Et sans doute que François Hollande tient à marquer sa différence avec son rival tout juste élu à la tête de l’IMP en prononçant le discours pour l’inauguration tardive de ce musée. Nommé en septembre, le nouveau directeur de la Cité, Benjamin Stora, estime dans Le Parisien que « Le fait qu'un président de la République ait le courage politique de dire que l'immigration, c'est quelque chose de très important pour la France, ça, c'est un événement ». Le journal rappelle aussi que lors du jour de l’ouverture du musée en 2007, François Hollande l’avait parcouru en simple visiteur. A l’Elysée on estime que « C'est des sujets qui peuvent rassembler: être un pays d'immigration c'est quand même être un pays fort » avant d’ajouter : « en parlant de l'immigration, on parle de notre pays, de notre histoire nationale ». Pas d'annonce majeure à attendre de François Hollande dans son discours toutefois mais un réel coup de projecteur sur ce lieu emblématique des relations compliquées que la France entretient avec les migrants. Ainsi, on admet aussi à l’Elysée que le climat reste tendu en France sur cette question dont le Front National a fait son cheval de bataille et qui a réassemblé en mai près d’un quart de l’électorat.

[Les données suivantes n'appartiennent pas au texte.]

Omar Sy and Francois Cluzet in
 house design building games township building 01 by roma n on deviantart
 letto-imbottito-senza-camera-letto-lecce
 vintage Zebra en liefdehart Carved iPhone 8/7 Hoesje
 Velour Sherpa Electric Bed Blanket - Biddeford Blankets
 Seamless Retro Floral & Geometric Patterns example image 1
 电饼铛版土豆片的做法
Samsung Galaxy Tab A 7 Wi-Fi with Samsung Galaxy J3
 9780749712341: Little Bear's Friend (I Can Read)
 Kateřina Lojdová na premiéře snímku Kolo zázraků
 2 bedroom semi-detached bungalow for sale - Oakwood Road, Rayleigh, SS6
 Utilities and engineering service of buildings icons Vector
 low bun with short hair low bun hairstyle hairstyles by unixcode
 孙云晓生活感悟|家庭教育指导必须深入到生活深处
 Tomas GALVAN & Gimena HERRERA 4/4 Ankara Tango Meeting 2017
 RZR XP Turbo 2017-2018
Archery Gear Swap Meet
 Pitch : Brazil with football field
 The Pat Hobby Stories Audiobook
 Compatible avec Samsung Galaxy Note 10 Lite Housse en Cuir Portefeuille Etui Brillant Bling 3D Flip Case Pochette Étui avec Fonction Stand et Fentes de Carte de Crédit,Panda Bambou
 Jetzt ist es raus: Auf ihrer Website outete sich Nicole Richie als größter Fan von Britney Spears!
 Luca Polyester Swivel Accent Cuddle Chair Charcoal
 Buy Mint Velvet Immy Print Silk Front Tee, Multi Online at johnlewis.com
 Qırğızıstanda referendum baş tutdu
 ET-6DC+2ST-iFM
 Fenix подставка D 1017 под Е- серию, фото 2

Fin de la mise au banc du musée
Car la mise au banc du musée de l’immigration ne s’est pas arrêtée au refus de Nicolas Sarkozy de l’inaugurer. Deux ans plus tard, l’exécutif tente une nouvelle fois cette inauguration et ce sont les ministres de l’éducation Xavier Darcos et de l’immigration Eric Besson qui sont proposés pour jouer les maitres de cérémonie le 30 mars 2009. Pourtant avec deux ministres aussi marqués à droite, les choses ne se déroulent pas du tout comme prévu et au moment où ils grimpent sur l’estrade pour prononcer enfin le discours, des étudiants commencent à crier : « Arrêt des rafles, arrêt des expulsions ! », ou encore « Solidarité avec les sans-papiers ». Bien entendu, Eric Besson est visé puisqu’il a été chargé par Nicolas Sarkozy de réaliser 27 000 reconduites de migrants aux frontières. Face aux étudiants, les deux ministres battent en retraite sans prononcer de discours.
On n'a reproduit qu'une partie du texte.